É de louvar uma série que não se esquece a sua história anterior (como Mack a lembrar-se que Skye, antes de poder nivelar cidades, era uma hacker), mas infelizmente SHIELD ainda tem algumas arestas por limar.

As decisões de algumas personagens tornam-se incompreensíveis e, convenhamos, estúpidas, pois servem apenas para progredir a narrativa. Não são resoluções orgânicas, pelo que se perde alguma da tensão dramática que estas escolhas debilitam. A segunda metade da temporada foi infinitamente pior que a primeira, pois recauchutou território já percorrido no ano anterior (outra SHIELD dentro da SHIELD?). Os morais podem ter sido diferentes assim como os resultados, mas os pontos narrativos foram demasiado semelhantes para não se realizarem aborrecidas comparações.

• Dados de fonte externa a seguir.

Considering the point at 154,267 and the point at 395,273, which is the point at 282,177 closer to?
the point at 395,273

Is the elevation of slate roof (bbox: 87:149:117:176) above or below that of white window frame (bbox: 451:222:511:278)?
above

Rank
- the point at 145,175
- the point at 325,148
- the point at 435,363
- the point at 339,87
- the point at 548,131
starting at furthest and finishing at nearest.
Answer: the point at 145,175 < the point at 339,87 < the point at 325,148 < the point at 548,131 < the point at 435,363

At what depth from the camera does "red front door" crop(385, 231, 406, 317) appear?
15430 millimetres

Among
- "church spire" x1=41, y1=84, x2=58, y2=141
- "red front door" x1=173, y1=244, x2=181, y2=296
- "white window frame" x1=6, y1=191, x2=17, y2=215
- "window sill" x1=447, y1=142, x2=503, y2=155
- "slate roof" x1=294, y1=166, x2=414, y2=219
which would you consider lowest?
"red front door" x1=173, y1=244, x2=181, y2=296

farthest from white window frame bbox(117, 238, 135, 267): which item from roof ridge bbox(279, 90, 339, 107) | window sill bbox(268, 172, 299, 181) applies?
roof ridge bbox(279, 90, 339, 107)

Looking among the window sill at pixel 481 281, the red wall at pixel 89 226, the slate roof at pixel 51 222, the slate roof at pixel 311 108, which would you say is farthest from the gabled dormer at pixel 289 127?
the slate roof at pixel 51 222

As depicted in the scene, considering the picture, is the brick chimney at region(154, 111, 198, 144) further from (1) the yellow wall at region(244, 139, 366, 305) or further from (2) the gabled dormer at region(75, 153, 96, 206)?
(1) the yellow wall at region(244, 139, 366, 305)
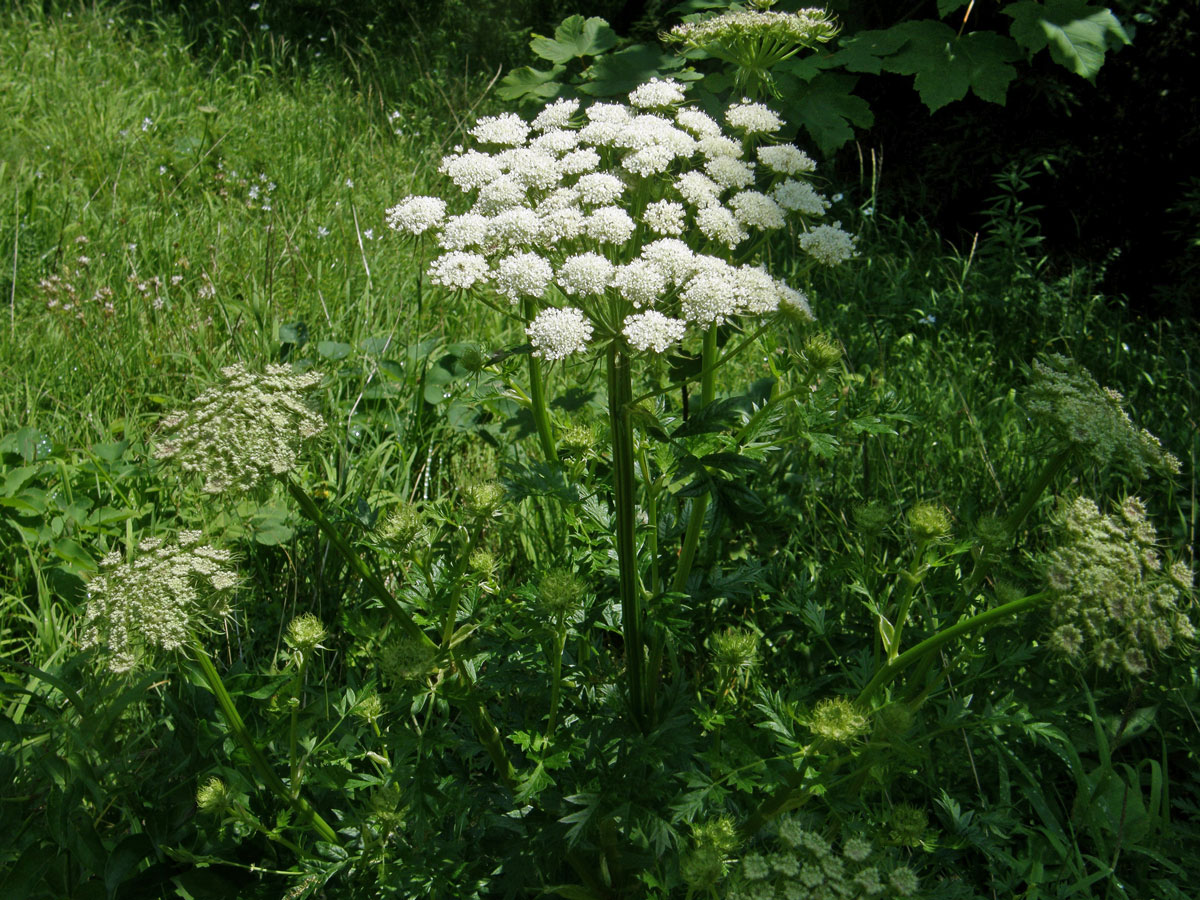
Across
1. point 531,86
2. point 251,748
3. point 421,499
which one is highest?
point 531,86

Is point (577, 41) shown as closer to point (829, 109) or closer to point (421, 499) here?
point (829, 109)

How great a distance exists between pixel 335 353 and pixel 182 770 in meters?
1.76

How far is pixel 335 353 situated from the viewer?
3611 mm

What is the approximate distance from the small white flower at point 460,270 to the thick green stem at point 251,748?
2.97 ft

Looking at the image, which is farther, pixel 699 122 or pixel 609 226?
pixel 699 122

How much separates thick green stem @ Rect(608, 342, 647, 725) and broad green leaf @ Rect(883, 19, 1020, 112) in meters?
3.17

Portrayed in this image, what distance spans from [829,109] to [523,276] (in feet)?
10.7

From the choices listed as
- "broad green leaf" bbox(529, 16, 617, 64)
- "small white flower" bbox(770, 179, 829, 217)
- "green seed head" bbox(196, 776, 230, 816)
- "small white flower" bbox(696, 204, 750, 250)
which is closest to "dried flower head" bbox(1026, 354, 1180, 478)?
"small white flower" bbox(770, 179, 829, 217)

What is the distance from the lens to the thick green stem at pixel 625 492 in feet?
5.90

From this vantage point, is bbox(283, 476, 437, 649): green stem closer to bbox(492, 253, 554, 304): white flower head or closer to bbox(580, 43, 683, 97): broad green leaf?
bbox(492, 253, 554, 304): white flower head

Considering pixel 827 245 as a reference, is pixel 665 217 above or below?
above

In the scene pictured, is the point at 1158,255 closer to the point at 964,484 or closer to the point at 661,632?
the point at 964,484

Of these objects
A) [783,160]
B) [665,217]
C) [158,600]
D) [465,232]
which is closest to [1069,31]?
[783,160]

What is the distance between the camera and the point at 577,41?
4785 millimetres
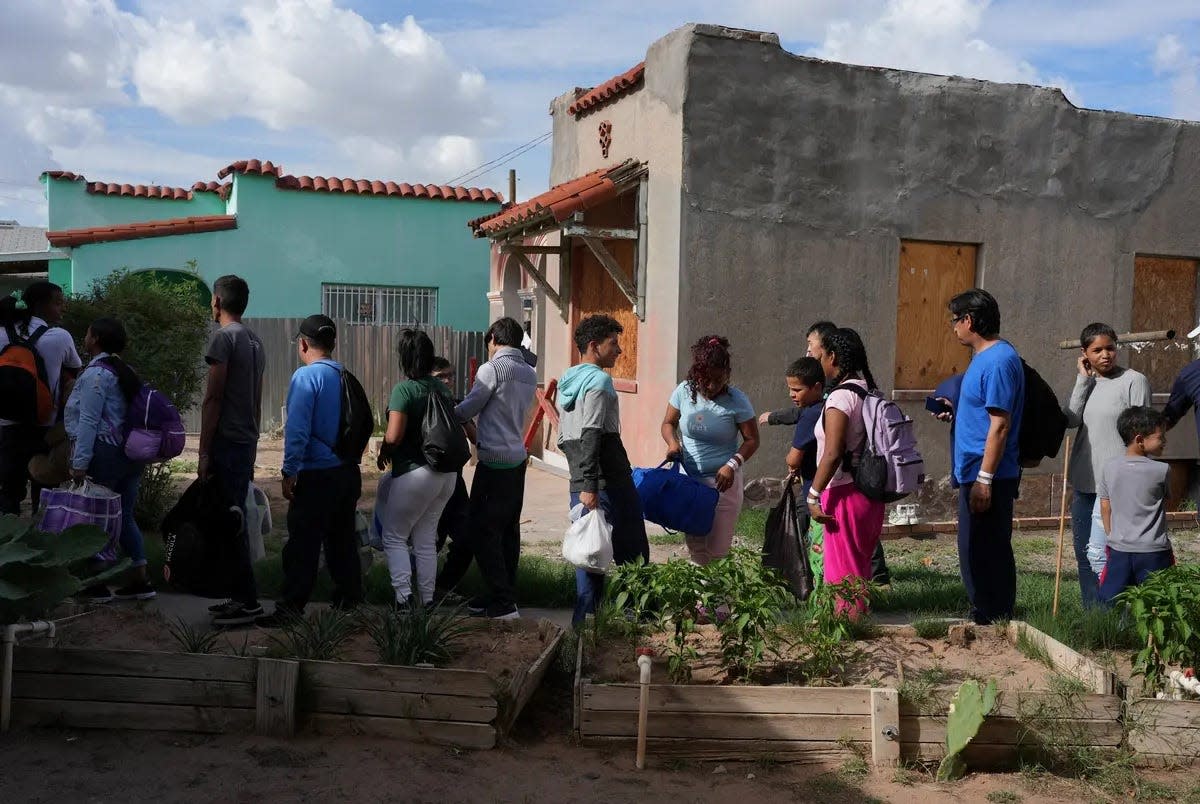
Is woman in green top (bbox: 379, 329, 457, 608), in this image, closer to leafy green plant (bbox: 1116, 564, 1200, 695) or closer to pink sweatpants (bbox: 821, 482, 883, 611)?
pink sweatpants (bbox: 821, 482, 883, 611)

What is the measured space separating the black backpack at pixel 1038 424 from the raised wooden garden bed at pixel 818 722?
4.75ft

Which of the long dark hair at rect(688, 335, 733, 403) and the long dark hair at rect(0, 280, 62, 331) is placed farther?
the long dark hair at rect(0, 280, 62, 331)

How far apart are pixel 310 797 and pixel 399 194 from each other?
1667cm

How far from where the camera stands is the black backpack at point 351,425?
5738 mm

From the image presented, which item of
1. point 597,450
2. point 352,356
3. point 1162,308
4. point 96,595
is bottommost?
point 96,595

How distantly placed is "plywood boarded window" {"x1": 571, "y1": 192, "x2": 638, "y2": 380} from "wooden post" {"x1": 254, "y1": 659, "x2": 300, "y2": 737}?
674 cm

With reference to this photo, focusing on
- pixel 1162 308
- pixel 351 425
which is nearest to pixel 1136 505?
pixel 351 425

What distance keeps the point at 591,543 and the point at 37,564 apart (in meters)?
2.49

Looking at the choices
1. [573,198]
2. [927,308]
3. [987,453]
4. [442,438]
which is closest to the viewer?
[987,453]

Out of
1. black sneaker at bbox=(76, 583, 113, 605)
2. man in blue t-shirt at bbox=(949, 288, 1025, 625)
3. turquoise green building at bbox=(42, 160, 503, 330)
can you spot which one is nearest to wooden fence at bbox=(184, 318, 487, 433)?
turquoise green building at bbox=(42, 160, 503, 330)

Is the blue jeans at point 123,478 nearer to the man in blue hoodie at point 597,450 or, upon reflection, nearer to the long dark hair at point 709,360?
the man in blue hoodie at point 597,450

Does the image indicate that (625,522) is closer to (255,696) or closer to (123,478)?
(255,696)

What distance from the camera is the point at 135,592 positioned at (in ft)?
20.6

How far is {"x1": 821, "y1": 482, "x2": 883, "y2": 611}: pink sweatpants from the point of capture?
553 cm
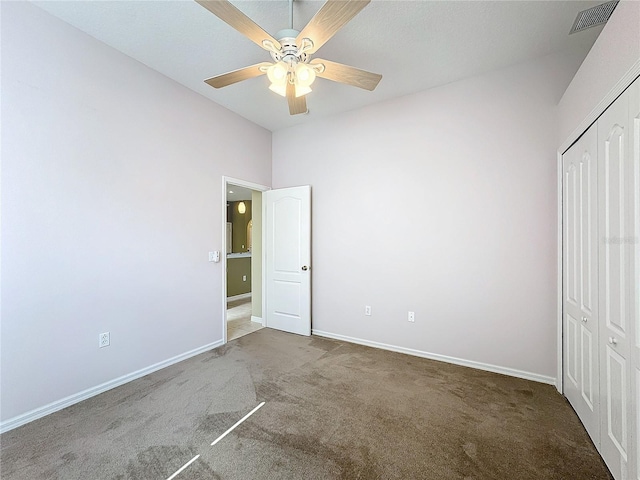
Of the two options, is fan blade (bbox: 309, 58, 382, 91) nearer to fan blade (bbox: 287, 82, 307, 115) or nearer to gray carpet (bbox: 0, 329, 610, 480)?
fan blade (bbox: 287, 82, 307, 115)

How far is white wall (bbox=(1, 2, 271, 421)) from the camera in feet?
6.27

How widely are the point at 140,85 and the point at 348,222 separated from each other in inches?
106

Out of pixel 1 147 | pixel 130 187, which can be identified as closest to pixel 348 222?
pixel 130 187

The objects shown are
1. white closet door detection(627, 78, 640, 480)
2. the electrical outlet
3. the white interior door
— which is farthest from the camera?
the white interior door

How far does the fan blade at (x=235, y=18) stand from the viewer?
132 cm

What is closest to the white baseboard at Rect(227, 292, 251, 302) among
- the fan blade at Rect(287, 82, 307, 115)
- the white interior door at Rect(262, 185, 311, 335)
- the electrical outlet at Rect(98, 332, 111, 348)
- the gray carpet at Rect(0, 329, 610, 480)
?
the white interior door at Rect(262, 185, 311, 335)

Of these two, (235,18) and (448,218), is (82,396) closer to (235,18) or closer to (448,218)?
(235,18)

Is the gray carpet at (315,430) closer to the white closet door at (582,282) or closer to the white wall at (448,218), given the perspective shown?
the white closet door at (582,282)

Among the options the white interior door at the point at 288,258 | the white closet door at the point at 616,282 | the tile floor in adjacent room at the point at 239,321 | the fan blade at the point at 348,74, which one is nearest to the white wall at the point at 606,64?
the white closet door at the point at 616,282

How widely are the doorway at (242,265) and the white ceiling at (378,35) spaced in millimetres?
1421

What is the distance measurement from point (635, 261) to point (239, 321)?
4486mm

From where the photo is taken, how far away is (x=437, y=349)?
117 inches

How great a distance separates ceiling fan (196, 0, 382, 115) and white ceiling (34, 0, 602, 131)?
0.48 meters

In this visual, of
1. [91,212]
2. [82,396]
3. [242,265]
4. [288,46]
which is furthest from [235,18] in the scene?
[242,265]
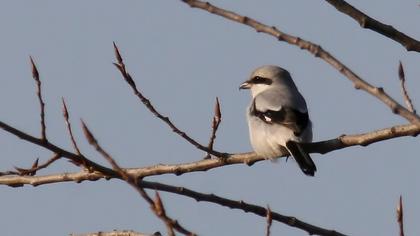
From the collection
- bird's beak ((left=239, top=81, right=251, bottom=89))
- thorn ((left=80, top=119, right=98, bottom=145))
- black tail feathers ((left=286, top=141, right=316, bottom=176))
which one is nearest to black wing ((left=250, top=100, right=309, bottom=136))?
black tail feathers ((left=286, top=141, right=316, bottom=176))

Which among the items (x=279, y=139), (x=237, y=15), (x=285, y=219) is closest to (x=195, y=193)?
(x=285, y=219)

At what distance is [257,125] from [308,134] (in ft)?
1.35

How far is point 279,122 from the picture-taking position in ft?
18.4

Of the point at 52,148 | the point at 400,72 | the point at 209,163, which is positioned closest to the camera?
the point at 52,148

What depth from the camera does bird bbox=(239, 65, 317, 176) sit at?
5.18 metres

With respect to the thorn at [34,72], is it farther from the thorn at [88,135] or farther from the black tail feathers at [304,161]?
the black tail feathers at [304,161]

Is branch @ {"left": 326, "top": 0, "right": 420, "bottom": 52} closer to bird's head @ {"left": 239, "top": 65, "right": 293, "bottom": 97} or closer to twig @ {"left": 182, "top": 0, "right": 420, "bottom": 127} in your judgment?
twig @ {"left": 182, "top": 0, "right": 420, "bottom": 127}

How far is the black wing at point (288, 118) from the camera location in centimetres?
550

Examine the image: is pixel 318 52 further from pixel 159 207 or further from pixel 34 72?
pixel 34 72

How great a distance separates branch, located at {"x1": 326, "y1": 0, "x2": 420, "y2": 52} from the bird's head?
12.5ft

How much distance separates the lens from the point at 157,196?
2188mm

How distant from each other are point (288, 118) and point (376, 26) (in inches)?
112

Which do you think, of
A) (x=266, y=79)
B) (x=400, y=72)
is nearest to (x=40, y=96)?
(x=400, y=72)

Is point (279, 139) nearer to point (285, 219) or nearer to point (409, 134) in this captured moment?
point (409, 134)
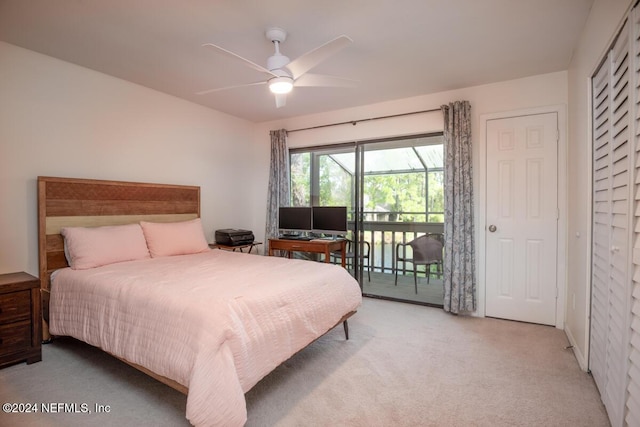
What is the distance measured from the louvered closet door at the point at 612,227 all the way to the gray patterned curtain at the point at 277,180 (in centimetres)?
341

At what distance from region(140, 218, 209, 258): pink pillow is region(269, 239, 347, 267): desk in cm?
99

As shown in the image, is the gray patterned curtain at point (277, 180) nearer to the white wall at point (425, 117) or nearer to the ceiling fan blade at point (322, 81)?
the white wall at point (425, 117)

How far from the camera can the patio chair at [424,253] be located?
3.79 metres

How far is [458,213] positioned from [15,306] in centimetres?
393

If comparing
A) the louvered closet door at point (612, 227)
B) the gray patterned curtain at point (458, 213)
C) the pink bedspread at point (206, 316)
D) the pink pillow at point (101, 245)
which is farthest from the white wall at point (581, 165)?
the pink pillow at point (101, 245)

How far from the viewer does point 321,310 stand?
7.26ft

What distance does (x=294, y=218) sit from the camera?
4375mm

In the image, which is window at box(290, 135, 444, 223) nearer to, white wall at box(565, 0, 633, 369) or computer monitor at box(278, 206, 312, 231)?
computer monitor at box(278, 206, 312, 231)

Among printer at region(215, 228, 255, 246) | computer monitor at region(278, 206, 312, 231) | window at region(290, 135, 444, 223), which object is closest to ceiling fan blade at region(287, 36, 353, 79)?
window at region(290, 135, 444, 223)

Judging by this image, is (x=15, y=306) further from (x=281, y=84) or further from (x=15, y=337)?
(x=281, y=84)

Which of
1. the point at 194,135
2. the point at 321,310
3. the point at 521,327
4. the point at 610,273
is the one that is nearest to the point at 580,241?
the point at 610,273

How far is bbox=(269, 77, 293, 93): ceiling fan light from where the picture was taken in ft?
7.42

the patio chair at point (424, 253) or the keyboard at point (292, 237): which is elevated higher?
the keyboard at point (292, 237)

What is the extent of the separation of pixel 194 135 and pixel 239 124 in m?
0.85
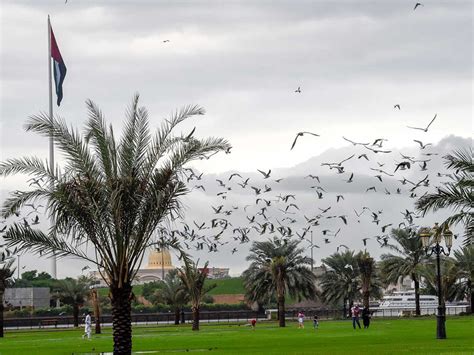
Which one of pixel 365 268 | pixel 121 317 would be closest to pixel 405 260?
pixel 365 268

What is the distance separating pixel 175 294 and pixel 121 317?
57989mm

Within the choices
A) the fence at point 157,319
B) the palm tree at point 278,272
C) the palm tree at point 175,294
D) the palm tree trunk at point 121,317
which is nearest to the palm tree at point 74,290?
the fence at point 157,319

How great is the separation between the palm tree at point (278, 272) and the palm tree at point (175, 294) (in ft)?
31.0

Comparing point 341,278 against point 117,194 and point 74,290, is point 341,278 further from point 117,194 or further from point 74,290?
point 117,194

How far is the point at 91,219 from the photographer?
3198 centimetres

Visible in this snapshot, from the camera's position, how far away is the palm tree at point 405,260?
85919mm

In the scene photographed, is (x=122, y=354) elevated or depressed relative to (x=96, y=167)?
depressed

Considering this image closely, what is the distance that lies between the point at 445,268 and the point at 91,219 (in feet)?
181

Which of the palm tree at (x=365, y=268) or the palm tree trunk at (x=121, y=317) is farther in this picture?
the palm tree at (x=365, y=268)

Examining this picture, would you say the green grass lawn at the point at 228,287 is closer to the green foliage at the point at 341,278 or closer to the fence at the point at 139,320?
the fence at the point at 139,320

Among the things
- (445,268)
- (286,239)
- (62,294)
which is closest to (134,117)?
(286,239)

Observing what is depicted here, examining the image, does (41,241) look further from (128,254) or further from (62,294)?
(62,294)

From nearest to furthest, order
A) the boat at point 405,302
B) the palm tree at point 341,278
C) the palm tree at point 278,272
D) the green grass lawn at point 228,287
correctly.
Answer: the palm tree at point 278,272 → the palm tree at point 341,278 → the boat at point 405,302 → the green grass lawn at point 228,287

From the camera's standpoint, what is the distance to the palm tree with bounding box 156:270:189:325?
89.2 m
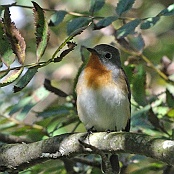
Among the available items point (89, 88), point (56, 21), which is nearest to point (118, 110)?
point (89, 88)

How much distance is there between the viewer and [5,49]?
255 centimetres

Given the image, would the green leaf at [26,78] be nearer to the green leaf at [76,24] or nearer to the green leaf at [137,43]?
the green leaf at [76,24]

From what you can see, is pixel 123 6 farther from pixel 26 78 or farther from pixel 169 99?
pixel 26 78

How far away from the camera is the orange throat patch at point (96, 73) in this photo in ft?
14.6

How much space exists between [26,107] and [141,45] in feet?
3.40

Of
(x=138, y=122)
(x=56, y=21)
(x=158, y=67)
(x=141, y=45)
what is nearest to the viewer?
(x=56, y=21)

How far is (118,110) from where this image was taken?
450 centimetres

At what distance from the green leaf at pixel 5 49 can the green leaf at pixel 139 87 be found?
5.75ft

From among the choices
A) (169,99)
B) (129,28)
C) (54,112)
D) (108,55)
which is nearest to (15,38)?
(129,28)

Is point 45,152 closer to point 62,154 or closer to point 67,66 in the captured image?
point 62,154

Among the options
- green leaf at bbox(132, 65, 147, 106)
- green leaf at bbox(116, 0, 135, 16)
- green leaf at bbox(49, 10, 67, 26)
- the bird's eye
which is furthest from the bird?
green leaf at bbox(116, 0, 135, 16)

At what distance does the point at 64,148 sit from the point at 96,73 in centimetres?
145

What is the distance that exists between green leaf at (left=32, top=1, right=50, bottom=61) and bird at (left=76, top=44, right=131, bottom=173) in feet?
6.15

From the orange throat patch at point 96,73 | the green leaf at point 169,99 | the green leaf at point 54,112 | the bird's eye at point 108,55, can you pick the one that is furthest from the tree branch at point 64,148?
the bird's eye at point 108,55
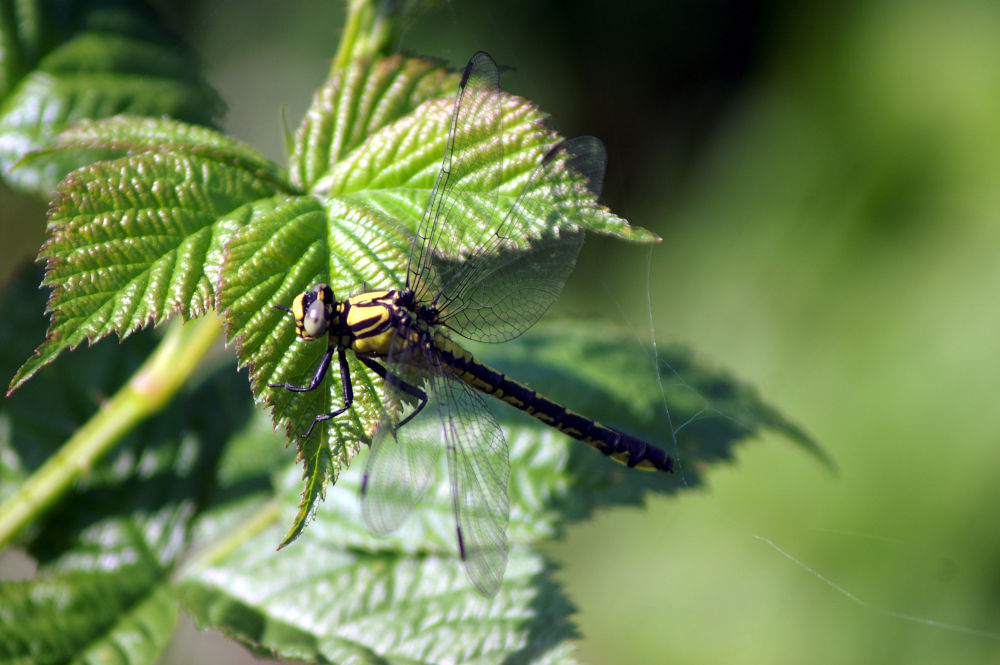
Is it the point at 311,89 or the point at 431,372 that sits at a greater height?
the point at 311,89

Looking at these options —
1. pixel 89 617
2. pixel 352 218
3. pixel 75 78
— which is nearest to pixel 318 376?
pixel 352 218

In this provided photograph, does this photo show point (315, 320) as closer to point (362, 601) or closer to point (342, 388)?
point (342, 388)

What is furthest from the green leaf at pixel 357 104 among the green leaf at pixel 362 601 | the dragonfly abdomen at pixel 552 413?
the green leaf at pixel 362 601

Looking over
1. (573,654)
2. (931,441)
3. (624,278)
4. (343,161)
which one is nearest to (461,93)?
(343,161)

No entanto este segundo ano permitiu à série desenvolver a sua própria personalidade, abrindo as portas para a resma de Inumanos que vão entrar no Universo Cinemático da Marvel durante os próximos anos. Os últimos momentos de S.O.S. foram sem dúvida entusiasmantes, mesmo que existam com o óbvio propósito de gerar burburinho durante o interregno.

SHIELD tem potencial: as personagens são alegremente coloridas, a ação melhorou ao ponto de ser imbuída por uma estética estilizada, e apesar da narrativa deixar algo a desejar contínua a ter um ímpeto muito particular na forma como resolve os momentos de maior tensão. Espero que permaneça assim e que as audiências continuem a dar uma oportunidade a esta ralé de espiões mal-ajustados.